--- START Information given ---
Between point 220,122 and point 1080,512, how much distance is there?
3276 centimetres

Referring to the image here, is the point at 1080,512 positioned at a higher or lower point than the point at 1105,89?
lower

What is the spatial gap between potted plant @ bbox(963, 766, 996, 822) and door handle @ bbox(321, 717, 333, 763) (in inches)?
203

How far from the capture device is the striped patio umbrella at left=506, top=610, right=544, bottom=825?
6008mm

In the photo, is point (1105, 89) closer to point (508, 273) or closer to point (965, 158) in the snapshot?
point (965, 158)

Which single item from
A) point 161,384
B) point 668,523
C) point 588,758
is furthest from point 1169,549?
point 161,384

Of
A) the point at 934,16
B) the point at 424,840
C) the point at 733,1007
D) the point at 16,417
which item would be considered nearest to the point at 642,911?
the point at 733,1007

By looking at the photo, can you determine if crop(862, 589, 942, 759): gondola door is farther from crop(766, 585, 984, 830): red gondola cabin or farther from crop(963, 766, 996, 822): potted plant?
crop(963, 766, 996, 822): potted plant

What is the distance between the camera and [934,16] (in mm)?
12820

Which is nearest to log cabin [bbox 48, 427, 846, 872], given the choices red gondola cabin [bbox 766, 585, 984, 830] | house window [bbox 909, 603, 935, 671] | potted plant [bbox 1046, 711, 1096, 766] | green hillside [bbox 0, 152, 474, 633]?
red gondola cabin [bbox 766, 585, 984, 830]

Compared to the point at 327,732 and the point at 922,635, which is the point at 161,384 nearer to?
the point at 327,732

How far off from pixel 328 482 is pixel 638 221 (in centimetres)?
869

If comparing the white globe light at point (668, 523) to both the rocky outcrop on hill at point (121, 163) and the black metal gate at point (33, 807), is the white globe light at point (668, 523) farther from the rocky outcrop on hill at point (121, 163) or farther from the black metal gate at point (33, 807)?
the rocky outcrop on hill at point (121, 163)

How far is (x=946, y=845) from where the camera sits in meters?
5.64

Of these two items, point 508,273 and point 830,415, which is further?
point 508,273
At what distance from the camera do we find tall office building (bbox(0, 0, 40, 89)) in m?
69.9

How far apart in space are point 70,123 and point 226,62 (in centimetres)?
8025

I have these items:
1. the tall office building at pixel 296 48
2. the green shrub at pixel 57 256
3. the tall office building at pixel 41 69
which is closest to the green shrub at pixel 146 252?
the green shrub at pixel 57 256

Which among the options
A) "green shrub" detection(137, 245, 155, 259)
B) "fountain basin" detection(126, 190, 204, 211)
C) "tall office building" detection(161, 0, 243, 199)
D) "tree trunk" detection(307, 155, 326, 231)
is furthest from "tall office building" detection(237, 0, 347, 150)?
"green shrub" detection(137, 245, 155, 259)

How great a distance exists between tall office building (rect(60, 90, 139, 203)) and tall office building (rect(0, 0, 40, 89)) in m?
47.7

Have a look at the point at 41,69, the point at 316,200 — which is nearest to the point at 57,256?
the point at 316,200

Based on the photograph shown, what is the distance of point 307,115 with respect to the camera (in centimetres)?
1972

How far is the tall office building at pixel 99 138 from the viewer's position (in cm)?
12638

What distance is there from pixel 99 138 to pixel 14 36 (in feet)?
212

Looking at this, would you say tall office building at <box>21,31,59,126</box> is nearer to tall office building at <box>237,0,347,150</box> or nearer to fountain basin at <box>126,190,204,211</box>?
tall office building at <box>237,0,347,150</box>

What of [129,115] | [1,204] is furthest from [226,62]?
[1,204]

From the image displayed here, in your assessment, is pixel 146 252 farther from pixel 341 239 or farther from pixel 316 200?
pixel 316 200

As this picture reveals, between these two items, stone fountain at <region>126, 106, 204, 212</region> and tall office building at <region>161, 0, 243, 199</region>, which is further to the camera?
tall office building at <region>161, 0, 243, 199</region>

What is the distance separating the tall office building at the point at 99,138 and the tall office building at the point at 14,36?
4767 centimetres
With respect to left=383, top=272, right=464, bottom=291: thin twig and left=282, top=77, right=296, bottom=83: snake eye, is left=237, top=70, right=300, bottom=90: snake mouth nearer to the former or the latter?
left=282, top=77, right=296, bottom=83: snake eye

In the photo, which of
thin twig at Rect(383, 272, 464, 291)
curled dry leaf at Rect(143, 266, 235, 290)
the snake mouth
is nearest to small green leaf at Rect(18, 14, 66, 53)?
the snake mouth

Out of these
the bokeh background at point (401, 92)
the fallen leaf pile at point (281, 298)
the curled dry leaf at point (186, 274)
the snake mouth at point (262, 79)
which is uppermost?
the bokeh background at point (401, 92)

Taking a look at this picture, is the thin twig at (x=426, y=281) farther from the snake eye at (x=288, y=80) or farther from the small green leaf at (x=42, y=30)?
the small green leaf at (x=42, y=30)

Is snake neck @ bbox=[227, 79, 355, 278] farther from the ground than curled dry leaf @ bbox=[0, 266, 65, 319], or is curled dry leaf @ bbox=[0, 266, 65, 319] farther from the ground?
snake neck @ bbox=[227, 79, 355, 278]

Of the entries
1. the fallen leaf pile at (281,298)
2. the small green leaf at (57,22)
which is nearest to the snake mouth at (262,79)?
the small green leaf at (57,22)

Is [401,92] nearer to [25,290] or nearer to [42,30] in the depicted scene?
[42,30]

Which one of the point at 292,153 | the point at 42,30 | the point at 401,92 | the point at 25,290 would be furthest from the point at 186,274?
--- END Information given ---
Arrange every one of the lines above as a JSON list of strings, one string per line, omitting the blank lines.

■ Completed task
[
  "Between point 220,122 and point 1080,512, how much distance is there?",
  "3276 centimetres",
  "Referring to the image here, is the point at 1080,512 positioned at a higher or lower point than the point at 1105,89?",
  "lower",
  "What is the spatial gap between potted plant @ bbox(963, 766, 996, 822) and door handle @ bbox(321, 717, 333, 763) (in inches)?",
  "203",
  "How far from the capture device is the striped patio umbrella at left=506, top=610, right=544, bottom=825?",
  "6008mm",
  "In the photo, is point (1105, 89) closer to point (508, 273) or closer to point (965, 158) in the snapshot?",
  "point (965, 158)",
  "Which single item from",
  "A) point 161,384",
  "B) point 668,523",
  "C) point 588,758",
  "is furthest from point 1169,549?",
  "point 161,384",
  "Of",
  "A) the point at 934,16",
  "B) the point at 424,840",
  "C) the point at 733,1007",
  "D) the point at 16,417",
  "which item would be considered nearest to the point at 642,911?",
  "the point at 733,1007",
  "By looking at the photo, can you determine if crop(862, 589, 942, 759): gondola door is farther from crop(766, 585, 984, 830): red gondola cabin or farther from crop(963, 766, 996, 822): potted plant?",
  "crop(963, 766, 996, 822): potted plant",
  "What is the distance between the camera and [934,16] (in mm)?",
  "12820",
  "Which is nearest to log cabin [bbox 48, 427, 846, 872], given the choices red gondola cabin [bbox 766, 585, 984, 830] | house window [bbox 909, 603, 935, 671] | potted plant [bbox 1046, 711, 1096, 766] | green hillside [bbox 0, 152, 474, 633]?",
  "red gondola cabin [bbox 766, 585, 984, 830]",
  "Compared to the point at 327,732 and the point at 922,635, which is the point at 161,384 nearer to?",
  "the point at 327,732",
  "How far off from pixel 328 482 is pixel 638 221 (in centimetres)?",
  "869",
  "If comparing the white globe light at point (668, 523) to both the rocky outcrop on hill at point (121, 163) and the black metal gate at point (33, 807), is the white globe light at point (668, 523) farther from the rocky outcrop on hill at point (121, 163) or farther from the black metal gate at point (33, 807)?",
  "the rocky outcrop on hill at point (121, 163)",
  "How far is (x=946, y=845) from where the camera sits in meters?",
  "5.64",
  "Of these two items, point 508,273 and point 830,415, which is further?",
  "point 508,273",
  "At what distance from the camera do we find tall office building (bbox(0, 0, 40, 89)) in m?",
  "69.9",
  "How far apart in space are point 70,123 and point 226,62 (in centimetres)?",
  "8025",
  "I have these items:",
  "1. the tall office building at pixel 296 48",
  "2. the green shrub at pixel 57 256",
  "3. the tall office building at pixel 41 69",
  "which is closest to the green shrub at pixel 146 252?",
  "the green shrub at pixel 57 256",
  "Which among the options",
  "A) \"green shrub\" detection(137, 245, 155, 259)",
  "B) \"fountain basin\" detection(126, 190, 204, 211)",
  "C) \"tall office building\" detection(161, 0, 243, 199)",
  "D) \"tree trunk\" detection(307, 155, 326, 231)",
  "is furthest from \"tall office building\" detection(237, 0, 347, 150)?",
  "\"green shrub\" detection(137, 245, 155, 259)",
  "How great a distance exists between tall office building (rect(60, 90, 139, 203)) and tall office building (rect(0, 0, 40, 89)) in m?",
  "47.7",
  "Have a look at the point at 41,69, the point at 316,200 — which is nearest to the point at 57,256?",
  "the point at 316,200",
  "Based on the photograph shown, what is the distance of point 307,115 with respect to the camera (in centimetres)?",
  "1972",
  "How far is the tall office building at pixel 99 138 from the viewer's position (in cm)?",
  "12638",
  "What distance is there from pixel 99 138 to pixel 14 36 (in feet)?",
  "212",
  "Looking at this, would you say tall office building at <box>21,31,59,126</box> is nearer to tall office building at <box>237,0,347,150</box> or nearer to fountain basin at <box>126,190,204,211</box>?",
  "tall office building at <box>237,0,347,150</box>",
  "What of [129,115] | [1,204] is furthest from [226,62]?",
  "[1,204]",
  "From the image displayed here, in your assessment, is pixel 146 252 farther from pixel 341 239 or farther from pixel 316 200?",
  "pixel 316 200",
  "As this picture reveals, between these two items, stone fountain at <region>126, 106, 204, 212</region> and tall office building at <region>161, 0, 243, 199</region>, which is further to the camera?",
  "tall office building at <region>161, 0, 243, 199</region>",
  "What is the distance separating the tall office building at the point at 99,138 and the tall office building at the point at 14,36?",
  "4767 centimetres",
  "With respect to left=383, top=272, right=464, bottom=291: thin twig and left=282, top=77, right=296, bottom=83: snake eye, is left=237, top=70, right=300, bottom=90: snake mouth nearer to the former or the latter?",
  "left=282, top=77, right=296, bottom=83: snake eye",
  "In the photo, which of",
  "thin twig at Rect(383, 272, 464, 291)",
  "curled dry leaf at Rect(143, 266, 235, 290)",
  "the snake mouth",
  "is nearest to small green leaf at Rect(18, 14, 66, 53)?",
  "the snake mouth",
  "Out of these",
  "the bokeh background at point (401, 92)",
  "the fallen leaf pile at point (281, 298)",
  "the curled dry leaf at point (186, 274)",
  "the snake mouth at point (262, 79)",
  "which is uppermost?",
  "the bokeh background at point (401, 92)",
  "Taking a look at this picture, is the thin twig at (x=426, y=281) farther from the snake eye at (x=288, y=80) or farther from the small green leaf at (x=42, y=30)?",
  "the small green leaf at (x=42, y=30)",
  "Is snake neck @ bbox=[227, 79, 355, 278] farther from the ground than curled dry leaf @ bbox=[0, 266, 65, 319], or is curled dry leaf @ bbox=[0, 266, 65, 319] farther from the ground?",
  "snake neck @ bbox=[227, 79, 355, 278]",
  "Of the entries",
  "1. the fallen leaf pile at (281,298)",
  "2. the small green leaf at (57,22)",
  "which is nearest to the snake mouth at (262,79)?",
  "the small green leaf at (57,22)",
  "Is [401,92] nearer to [25,290] or nearer to [42,30] in the depicted scene?",
  "[42,30]",
  "Which one of the point at 292,153 | the point at 42,30 | the point at 401,92 | the point at 25,290 would be furthest from the point at 186,274?"
]